Da muss ich auch voll und ganz zustimmen.

Wenn ich mir vorstelle, das ich alle Dokumentationen in Papierform mit mir tragen müsste :sw10: . Die Fluggeschellschaften würden sich dann freuen. Vereinfacht wird dadurch die "Suche" auch nicht. Da lob ich mir doch solch etwas wie die DocOnCD von Siemens.


----------



## MEGATRON (23 November 2007)

Hallo,
ich hätte da was, hoffe das hilft dir weiter.


----------



## marlob (23 November 2007)

MEGATRON schrieb:


> Hallo,
> ich hätte da was, hoffe das hilft dir weiter.
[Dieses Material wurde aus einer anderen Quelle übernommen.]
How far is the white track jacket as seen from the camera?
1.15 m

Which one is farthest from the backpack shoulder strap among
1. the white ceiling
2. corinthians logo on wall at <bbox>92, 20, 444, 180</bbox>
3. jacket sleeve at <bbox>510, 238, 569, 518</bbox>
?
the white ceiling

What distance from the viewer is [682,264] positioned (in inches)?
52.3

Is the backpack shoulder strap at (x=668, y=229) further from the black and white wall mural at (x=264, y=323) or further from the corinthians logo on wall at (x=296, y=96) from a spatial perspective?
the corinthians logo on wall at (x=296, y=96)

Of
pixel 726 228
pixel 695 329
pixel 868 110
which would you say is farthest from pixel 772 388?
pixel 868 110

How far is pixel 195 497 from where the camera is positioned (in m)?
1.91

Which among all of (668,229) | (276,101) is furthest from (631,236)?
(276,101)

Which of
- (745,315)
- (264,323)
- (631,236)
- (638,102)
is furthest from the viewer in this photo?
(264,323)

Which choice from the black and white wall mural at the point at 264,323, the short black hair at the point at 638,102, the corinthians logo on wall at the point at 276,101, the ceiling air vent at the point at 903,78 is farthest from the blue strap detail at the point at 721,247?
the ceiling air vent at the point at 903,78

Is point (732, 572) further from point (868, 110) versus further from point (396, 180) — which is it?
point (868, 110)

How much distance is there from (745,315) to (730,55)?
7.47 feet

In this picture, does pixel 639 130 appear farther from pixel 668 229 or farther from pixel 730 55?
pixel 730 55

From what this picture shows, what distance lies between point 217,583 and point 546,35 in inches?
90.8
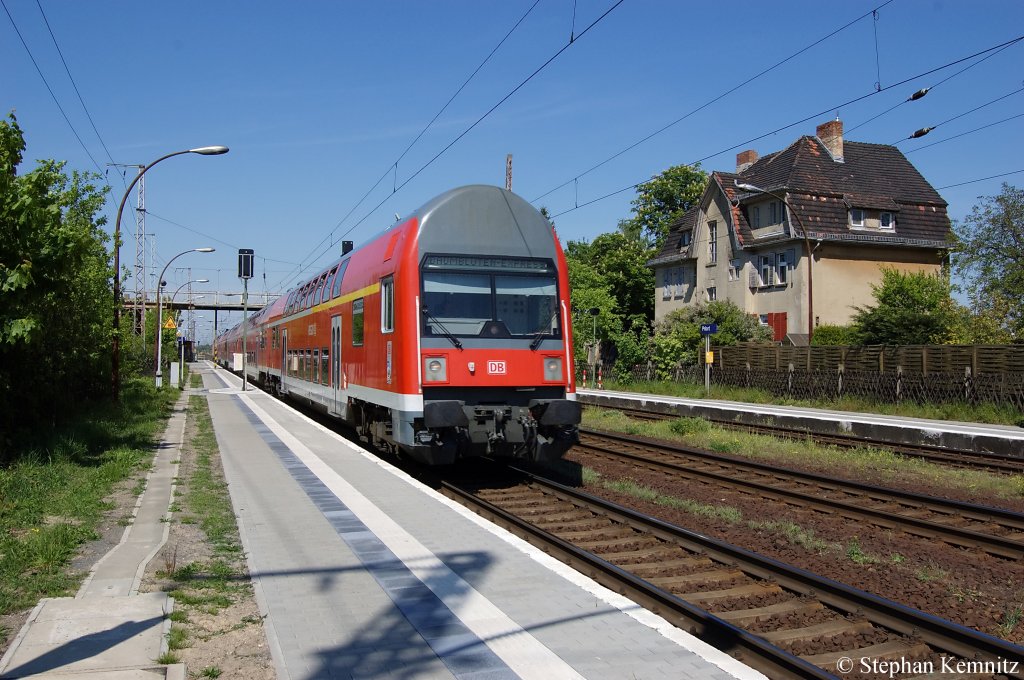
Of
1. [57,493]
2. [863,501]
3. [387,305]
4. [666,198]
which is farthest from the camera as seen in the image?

Wenn du Unterlagen über Kuka Roboter als pdf hast, dann wäre ich auch interessiert.


----------



## MEGATRON (23 November 2007)

Ich habe versucht die Datei anzuhängen, hat nicht geklappt.


----------



## Gschmeidi (26 November 2007)

hallo megatron! danke für deine bemühungen! falls du oder jemand anders bereit wäre mir eine pdf o.ä. mit den unterlagen zu schicken wärs super.

ihr wisst ja wie schnell man in den kuka-ordnern fündig wird  


im allgemeinen sind die mir ein wenig suspekt, die erklärungen könnten wesentlich kürzer und besser strukturiert erfolgen... gibts zu ihnen vielleciht alternativen?


----------